Il s'entretint peu de son entreprise: il dit seulement qu'elle était grande et présentait beaucoup de difficultés qu'il espérait cependant surmonter. Il garda le conseil assez long-temps, et partit dans la nuit pour Dresde. L'impératrice l'y accompagna, ayant témoigné le désir de revoir son père.
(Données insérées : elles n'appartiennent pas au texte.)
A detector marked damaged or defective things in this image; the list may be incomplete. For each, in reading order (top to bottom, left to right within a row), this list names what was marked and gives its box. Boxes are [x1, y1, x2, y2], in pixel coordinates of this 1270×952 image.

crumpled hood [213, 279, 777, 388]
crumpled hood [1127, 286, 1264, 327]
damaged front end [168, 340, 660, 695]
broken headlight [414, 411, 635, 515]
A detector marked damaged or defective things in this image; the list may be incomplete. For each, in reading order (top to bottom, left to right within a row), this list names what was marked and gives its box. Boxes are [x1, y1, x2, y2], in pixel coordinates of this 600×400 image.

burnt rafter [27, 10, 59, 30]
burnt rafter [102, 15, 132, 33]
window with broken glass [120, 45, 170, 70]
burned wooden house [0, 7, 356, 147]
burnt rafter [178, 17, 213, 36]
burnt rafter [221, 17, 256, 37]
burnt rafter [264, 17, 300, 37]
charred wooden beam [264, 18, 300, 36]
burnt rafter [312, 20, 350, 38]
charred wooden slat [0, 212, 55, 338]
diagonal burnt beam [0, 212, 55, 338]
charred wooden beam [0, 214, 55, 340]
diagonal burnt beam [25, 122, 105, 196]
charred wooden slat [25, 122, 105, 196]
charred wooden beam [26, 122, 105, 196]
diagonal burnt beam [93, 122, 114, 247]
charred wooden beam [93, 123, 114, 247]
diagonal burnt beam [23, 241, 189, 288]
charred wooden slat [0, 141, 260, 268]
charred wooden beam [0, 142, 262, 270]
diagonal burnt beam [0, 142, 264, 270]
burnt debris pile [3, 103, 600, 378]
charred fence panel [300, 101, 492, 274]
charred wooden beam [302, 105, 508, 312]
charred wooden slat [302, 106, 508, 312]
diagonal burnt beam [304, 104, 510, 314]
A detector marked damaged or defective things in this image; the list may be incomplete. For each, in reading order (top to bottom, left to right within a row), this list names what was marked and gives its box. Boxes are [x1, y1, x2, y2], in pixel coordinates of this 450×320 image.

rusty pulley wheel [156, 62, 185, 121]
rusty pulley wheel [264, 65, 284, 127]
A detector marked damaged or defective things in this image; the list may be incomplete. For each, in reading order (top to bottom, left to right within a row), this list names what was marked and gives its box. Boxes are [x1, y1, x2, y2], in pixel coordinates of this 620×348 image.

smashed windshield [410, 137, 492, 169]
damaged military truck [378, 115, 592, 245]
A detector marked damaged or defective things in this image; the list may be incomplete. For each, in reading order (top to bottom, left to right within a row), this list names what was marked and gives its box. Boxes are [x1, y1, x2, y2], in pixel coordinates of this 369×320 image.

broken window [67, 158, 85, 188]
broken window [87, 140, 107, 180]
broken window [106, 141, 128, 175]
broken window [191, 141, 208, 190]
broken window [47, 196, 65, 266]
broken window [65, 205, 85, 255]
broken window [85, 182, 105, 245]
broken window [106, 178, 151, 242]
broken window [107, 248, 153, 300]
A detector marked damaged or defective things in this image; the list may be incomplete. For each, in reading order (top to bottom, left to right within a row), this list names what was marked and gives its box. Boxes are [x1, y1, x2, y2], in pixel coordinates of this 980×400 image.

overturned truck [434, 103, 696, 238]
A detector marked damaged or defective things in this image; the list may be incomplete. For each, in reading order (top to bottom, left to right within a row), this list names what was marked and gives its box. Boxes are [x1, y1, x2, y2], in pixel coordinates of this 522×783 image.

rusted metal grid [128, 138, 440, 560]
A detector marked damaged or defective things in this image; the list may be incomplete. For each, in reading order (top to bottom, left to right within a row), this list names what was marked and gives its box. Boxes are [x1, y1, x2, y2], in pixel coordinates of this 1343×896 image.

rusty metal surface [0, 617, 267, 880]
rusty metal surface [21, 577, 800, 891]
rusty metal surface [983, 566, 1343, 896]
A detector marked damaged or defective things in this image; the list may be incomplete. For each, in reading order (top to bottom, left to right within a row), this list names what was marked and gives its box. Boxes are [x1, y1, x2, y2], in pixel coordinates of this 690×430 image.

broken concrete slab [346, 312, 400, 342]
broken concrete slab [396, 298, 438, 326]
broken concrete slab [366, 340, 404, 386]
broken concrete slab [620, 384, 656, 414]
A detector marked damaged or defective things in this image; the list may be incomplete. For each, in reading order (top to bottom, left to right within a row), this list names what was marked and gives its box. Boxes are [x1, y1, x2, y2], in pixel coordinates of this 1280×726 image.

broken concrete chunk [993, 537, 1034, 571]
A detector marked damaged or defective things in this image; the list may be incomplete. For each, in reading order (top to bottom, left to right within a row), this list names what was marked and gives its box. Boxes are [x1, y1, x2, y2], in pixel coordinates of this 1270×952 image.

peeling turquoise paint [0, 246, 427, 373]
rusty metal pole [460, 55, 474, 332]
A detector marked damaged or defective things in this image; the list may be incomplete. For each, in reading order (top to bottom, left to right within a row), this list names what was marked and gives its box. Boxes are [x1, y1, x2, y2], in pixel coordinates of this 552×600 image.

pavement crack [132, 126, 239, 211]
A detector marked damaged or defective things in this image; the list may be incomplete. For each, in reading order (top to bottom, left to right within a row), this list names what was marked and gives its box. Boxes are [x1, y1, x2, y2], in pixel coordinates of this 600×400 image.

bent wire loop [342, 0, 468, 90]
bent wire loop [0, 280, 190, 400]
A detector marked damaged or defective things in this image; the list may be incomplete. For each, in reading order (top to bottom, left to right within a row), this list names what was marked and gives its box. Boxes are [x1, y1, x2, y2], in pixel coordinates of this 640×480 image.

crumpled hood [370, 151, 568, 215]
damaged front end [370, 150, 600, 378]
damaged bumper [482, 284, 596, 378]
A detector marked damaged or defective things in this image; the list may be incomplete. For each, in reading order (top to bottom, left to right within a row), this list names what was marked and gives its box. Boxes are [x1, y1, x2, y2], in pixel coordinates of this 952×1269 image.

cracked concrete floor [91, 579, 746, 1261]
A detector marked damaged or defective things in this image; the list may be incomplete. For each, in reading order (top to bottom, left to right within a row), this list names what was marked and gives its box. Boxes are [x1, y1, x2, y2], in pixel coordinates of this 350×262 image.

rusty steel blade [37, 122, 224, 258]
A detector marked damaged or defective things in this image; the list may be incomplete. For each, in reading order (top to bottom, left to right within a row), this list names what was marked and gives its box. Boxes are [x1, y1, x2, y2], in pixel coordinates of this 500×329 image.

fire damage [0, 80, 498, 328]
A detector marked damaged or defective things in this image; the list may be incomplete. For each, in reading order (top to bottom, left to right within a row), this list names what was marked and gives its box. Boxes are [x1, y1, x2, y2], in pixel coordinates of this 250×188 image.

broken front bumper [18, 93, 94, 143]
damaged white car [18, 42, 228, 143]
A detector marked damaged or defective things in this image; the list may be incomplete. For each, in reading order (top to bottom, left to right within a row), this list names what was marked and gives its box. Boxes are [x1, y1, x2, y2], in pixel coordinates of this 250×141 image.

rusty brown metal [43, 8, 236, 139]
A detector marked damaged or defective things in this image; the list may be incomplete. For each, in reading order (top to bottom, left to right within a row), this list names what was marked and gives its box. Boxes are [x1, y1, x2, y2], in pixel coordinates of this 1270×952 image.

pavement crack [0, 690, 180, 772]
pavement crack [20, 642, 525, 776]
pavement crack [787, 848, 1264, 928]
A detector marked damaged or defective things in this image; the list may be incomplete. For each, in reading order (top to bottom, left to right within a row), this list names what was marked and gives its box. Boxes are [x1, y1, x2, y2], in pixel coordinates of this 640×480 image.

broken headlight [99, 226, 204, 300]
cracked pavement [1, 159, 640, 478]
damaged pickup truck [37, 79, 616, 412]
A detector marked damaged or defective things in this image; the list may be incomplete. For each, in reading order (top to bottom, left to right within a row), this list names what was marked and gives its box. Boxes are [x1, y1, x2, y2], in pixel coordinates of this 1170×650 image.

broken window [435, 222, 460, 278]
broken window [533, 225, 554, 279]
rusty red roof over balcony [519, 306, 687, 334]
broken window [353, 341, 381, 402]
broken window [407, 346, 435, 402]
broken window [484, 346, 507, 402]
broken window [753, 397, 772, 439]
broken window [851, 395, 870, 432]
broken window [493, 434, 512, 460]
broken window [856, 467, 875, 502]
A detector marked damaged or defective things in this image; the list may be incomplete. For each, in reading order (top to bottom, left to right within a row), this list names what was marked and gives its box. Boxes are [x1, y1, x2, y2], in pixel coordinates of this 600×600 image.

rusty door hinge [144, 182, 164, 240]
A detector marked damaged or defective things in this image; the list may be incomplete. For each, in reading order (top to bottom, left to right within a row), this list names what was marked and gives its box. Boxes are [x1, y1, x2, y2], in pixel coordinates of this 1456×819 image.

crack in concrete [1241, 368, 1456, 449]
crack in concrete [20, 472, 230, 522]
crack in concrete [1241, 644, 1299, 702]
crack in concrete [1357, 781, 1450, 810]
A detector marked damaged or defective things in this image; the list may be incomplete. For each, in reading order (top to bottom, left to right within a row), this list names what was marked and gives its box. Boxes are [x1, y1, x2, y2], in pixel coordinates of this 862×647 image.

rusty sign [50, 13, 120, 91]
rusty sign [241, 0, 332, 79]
Il vint à Dresde ainsi que le roi de Prusse, qui y amena le prince royal, son fils aîné.
Il y eut dans cette capitale de la Saxe une seconde représentation de la réunion d'Erfurth; chacun des hôtes s'empressa de donner à l'empereur des témoignages d'affection et de cordialité qui n'avaient pas l'air d'être des adieux.
L'empereur resta à Dresde quinze jours, qu'il prit sur ceux du beau temps, déjà trop court pour sa campagne; il crut devoir témoigner ainsi son empressement à répondre aux politesses de ses alliés. Il n'y en avait pas un qui ne sût bien dans quel but l'empereur ouvrait cette campagne, et il n'y en eut pas un qui pensât à autre chose qu'à s'attacher à sa fortune. Après ce délai, l'empereur partit pour les bords de la Basse-Vistule, qu'il passa à Thorn, de là il vint visiter Dantzick, et rejoignit son armée, qui marchait sur le Niémen.
Ayant de quitter Dresde, il avait nommé M. l'archevêque de Malines, qui le suivait en qualité d'aumônier, son ambassadeur près du gouvernement polonais résidant à Varsovie, où le prélat se rendit avec les pouvoirs de l'empereur, et comme l'organe de tout ce qu'il serait dans le cas de demander à ce gouvernement pendant la campagne. Ce fut donc lui qui fut chargé, à Varsovie, du rôle qui était d'abord destiné à M. de Talleyrand, que l'empereur avait laissé à Paris. M. de Bassano le suivit en qualité de ministre des relations extérieures, ainsi que M. Daru en qualité de ministre secrétaire d'État.
L'impératrice quitta Dresde, et pour jouir quelque temps de plus du plaisir d'être avec son père, elle alla à Prague, où elle resta une quinzaine avant de revenir à Paris.